I'm trying to find the area of an ellipse given by $x^2 - xy + y^2 = 2$.
I am using the mapping $(u, v) = (x-\frac{y}{2}, \frac{\sqrt{3}y}{2})$, since the ellipse can be written as $(x-\frac y 2) ^2 + \frac {3y^2}{4} = 2$, so $u^2 + v^2 = 2$.
I get that $\frac {\partial (x,y)}{\partial(u,v)} = 2/\sqrt3$
And so my integral would be $\frac {2} {\sqrt{3}} \iint_D u^2 + v^2 du \, dv$.
In polar co-ordinates, this comes to $\frac {2} {\sqrt{3}} \int_0^2 \int_0^{2\pi} r^3 dr \, d\theta = \frac {16\pi}{\sqrt{3}}$.
However, the correct answer is $\frac { 4 \pi } {\sqrt3}$ given here http://tutorial.math.lamar.edu/Classes/CalcIII/ChangeOfVariables.aspx#MultInt_Change_Ex4
What is wrong with my method? I'm assuming its something to do with my original mapping because that is where my solution diverges from the one given, but I don't see why my mapping is invalid.

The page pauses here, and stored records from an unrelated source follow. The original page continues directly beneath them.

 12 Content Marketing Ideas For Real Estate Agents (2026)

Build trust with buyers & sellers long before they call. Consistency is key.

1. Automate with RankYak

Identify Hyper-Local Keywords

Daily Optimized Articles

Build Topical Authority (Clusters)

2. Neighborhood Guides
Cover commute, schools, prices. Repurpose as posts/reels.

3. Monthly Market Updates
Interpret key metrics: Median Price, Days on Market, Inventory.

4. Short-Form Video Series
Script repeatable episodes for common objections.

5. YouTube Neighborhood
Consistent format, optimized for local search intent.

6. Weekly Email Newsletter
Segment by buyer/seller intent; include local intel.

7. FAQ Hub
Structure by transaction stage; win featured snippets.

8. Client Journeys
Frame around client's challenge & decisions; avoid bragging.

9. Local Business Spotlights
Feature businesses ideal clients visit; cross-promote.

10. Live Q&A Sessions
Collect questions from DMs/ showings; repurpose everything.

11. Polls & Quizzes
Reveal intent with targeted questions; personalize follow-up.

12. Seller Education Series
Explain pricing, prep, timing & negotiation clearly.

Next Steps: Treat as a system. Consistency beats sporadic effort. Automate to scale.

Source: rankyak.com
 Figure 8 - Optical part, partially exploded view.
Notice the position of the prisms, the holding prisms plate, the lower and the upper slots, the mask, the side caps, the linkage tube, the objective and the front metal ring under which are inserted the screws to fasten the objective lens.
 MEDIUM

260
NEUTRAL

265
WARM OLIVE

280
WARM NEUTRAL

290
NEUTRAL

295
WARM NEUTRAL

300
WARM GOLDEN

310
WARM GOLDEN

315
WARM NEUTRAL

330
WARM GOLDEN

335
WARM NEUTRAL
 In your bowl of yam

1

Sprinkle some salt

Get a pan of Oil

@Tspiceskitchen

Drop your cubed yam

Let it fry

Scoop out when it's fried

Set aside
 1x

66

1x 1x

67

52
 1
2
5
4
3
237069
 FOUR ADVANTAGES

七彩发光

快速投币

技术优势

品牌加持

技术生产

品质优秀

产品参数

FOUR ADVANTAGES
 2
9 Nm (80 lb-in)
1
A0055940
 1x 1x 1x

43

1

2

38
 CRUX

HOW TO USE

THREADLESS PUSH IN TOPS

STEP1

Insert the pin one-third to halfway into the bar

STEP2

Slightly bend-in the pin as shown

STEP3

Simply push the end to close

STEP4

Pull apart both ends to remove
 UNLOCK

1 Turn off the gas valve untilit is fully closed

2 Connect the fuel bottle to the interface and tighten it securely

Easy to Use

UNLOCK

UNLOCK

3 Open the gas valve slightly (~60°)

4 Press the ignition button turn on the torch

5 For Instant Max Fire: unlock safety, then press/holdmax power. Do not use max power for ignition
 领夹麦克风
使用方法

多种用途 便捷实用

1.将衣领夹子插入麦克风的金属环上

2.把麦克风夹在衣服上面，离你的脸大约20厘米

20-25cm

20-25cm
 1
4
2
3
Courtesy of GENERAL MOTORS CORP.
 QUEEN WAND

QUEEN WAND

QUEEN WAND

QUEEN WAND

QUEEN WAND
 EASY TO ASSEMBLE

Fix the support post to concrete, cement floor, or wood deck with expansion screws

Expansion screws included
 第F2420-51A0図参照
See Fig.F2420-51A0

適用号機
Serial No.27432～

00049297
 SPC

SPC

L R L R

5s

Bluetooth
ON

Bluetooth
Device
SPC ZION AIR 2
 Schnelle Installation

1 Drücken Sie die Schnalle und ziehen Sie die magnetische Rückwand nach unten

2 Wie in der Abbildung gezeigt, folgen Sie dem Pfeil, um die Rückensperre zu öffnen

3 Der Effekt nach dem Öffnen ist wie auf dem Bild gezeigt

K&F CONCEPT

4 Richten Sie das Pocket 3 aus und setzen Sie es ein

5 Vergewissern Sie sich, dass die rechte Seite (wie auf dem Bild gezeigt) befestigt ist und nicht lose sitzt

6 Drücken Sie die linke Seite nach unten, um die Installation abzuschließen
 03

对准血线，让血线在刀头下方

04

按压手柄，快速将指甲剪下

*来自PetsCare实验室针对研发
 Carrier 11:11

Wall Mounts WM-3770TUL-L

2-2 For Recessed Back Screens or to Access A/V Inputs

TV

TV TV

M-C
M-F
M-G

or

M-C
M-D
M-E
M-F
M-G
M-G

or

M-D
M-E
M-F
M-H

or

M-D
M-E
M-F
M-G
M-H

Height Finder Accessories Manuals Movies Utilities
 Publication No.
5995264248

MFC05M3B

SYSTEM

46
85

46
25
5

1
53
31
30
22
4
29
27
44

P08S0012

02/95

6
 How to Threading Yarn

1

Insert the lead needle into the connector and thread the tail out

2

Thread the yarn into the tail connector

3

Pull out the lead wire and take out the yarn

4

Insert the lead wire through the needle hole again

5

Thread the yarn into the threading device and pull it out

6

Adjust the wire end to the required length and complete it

I checked your method and calculations: it's set up correctly, it almost works, and it is fine to use instead of the substitution in the solution given. But the error happens when you convert to polar coordinates, where you overcompensated for the different radius.
In your case, $u^2+v^2 = 2$, so you have a circle of radius $\sqrt 2$. So the endpoints of your integral with respect to $r$ should not be 0 and 2, they should be 0 and $\sqrt 2 $.